Plant samples consisting of 112 different plant organs including root, rhizome, corm, stem, leaf, flower, fruit, fruit peel, aerial part, and plant exudate such as oleogum belonging to 97 aromatic species from 16 different plant families were collected from different areas of Iran. The essential oils were extracted by water distillation using Clevenger. The oils were then dehydrated in glass containers with anhydrous sodium sulfate and stored at 4 °C during the experiment. The study was conducted in two separate experiments on germination and seedling growth, and lettuce was used as the test plant. The effect of 112 essential oils at two concentrations of 1 and 3 μL was investigated. The factorial experiments were conducted in completely randomized design with four replicates. Allelopathic effects of volatile compounds were evaluated by cotton swab method. The traits related to germination including Germination percentage (G%), Mean Germination Time (MGT), percentage of seed Dormancy induction (D%), percentage of embryo death as Lethal effect (L%), and seedling growth traits consist of Hypocotyl (H), Radicle (R), and Vigor Index (VI) were studied. The components of the strongest allelopathic essential oils were analyzed by headspace gas chromatography and mass spectrometry.

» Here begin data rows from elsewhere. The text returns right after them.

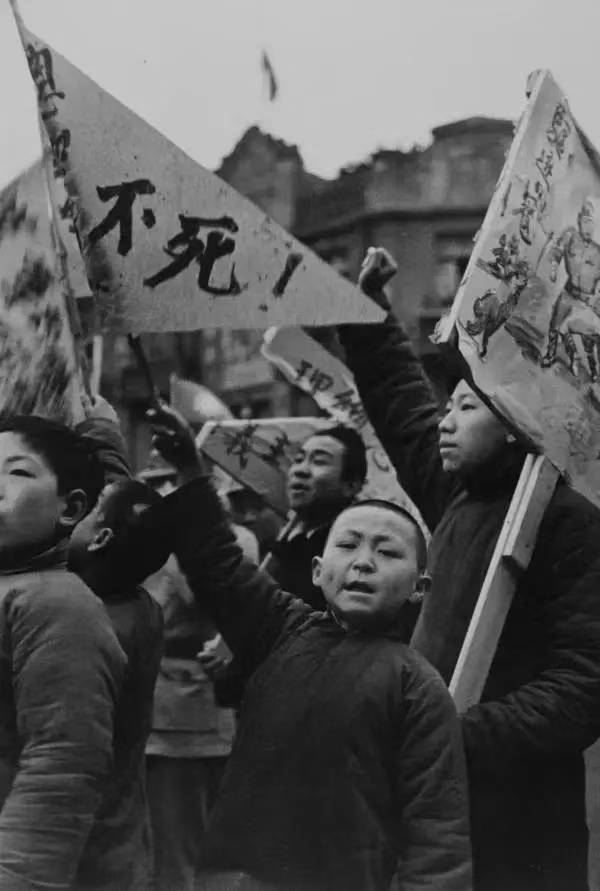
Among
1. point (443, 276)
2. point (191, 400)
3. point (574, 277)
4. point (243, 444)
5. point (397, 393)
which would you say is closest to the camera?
point (574, 277)

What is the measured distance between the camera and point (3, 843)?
7.60 ft

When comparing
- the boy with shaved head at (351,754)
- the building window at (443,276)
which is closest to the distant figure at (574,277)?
the boy with shaved head at (351,754)

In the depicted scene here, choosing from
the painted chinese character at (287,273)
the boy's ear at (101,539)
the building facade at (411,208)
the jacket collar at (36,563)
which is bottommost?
the jacket collar at (36,563)

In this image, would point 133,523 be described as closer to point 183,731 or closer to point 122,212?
point 122,212

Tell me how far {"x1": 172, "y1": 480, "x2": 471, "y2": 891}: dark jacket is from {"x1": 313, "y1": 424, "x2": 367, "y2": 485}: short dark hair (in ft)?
6.57

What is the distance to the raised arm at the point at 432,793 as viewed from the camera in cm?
247

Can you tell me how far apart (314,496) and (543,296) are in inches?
66.1

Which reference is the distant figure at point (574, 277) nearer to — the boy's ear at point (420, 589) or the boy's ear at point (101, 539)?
the boy's ear at point (420, 589)

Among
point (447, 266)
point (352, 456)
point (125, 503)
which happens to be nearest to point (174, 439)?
point (125, 503)

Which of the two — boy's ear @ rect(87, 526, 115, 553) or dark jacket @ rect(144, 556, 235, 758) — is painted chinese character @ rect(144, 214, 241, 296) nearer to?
boy's ear @ rect(87, 526, 115, 553)

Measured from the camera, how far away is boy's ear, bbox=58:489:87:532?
105 inches

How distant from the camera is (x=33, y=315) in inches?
128

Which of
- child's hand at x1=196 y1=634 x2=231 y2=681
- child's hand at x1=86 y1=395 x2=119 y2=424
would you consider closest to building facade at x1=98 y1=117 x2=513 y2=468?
child's hand at x1=196 y1=634 x2=231 y2=681

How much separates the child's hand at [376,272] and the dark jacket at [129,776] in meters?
0.94
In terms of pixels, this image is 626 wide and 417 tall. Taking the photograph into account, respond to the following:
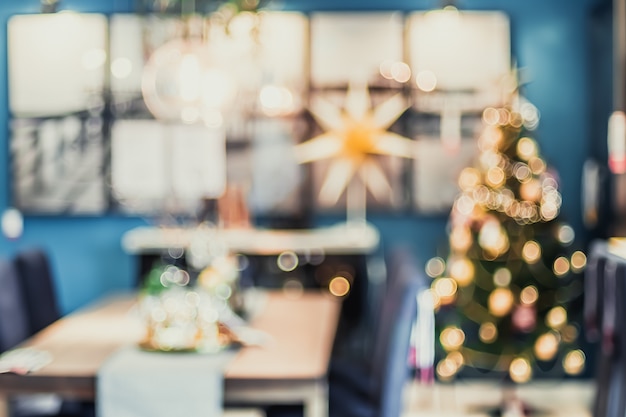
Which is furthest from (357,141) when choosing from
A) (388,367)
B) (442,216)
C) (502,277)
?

The results showed significant inhibitory effects of essential oils even on 1 µl concentration on the studied traits. The essential oils of Pelargonium graveolens, Pimpinella anisum and Thymus daenensis had the greatest inhibitory effect on G% (100% inhibitory); and the essential oils of Amomum subulatum, Atremisia sieberi, Dracocephalum moldavica and Thymus transcaspicus had the highest effect on MGT (more than 224%). The essential oils of Ziziphora tenuior, Pimpinella anisum, and Pelargonium graveolens caused the highest seed dormancy (more than 22%). The essential oil of Pimpinella anisum and Thymus daenensis caused the highest percentage of embryo death (100% lethality). According to seedling growth, the essential oils of Pimpinella anisum, Origanum vulgare, Perovskia abrotanoides and Thymus daenensis resulted in the highest inhibition of hypocotyl (more than 92%). Thymus daenensis and Origanum vulgare essential oil exhibited the greatest effect on decreasing radicle growth (more than 97%). Overall, the essential oils of Anise, Oregano, Russian Sage and “Denaee” Thyme were the most inhibitors of seedling growth. Finally, with respect to germination and seedling growth percentages, 25 essential oils mainly from the Lamiaceae family (12 essential oils), and some other families e.g. Asteraceae (4 essential oils), Apiaceae (3 essential oils), Rutaceae and Geraniaceae (2 essential oil), Liliaceae and Zingiberaceae (1 essential oil) had the greatest inhibitory effect on the Vigor index. According to the results of the headspace gas chromatography, compounds such as borneol, eucalyptol, limonene, alpha and beta-pinene, carvacrol, and camphene were the dominant compounds in essential oils with severe inhibitory effects. Other studies have also reported phytotoxic, antibacterial, antifungal, and pesticidal effects of some of these compounds, scant literature is, however, available on the allelopathic effects of some other ones.

Our results showed that the essential oils of medicinal and aromatic species were highly toxic to lettuce. In addition to inhibition of germination percentage and seedling growth, traits such as seed dormancy induction, embryo death and delayed germination were also affected by essential oils. In allelopathic researches, such traits are often overlooked, while they can play an important role in growth inhibition and are valuable traits for weed control. Further research is needed to identify the compounds responsible for allelopathic activity in these plants essential oils and to understand the biological roles of these compounds in natural ecosystems. Such information could provide a broader perspective for researchers on the production of new bioactive chemicals from natural products. Identification of allelopathic plants and compounds, and their biological functions are important for the biological control of weeds in organic agriculture as well as species that can adversely affect forestry projects.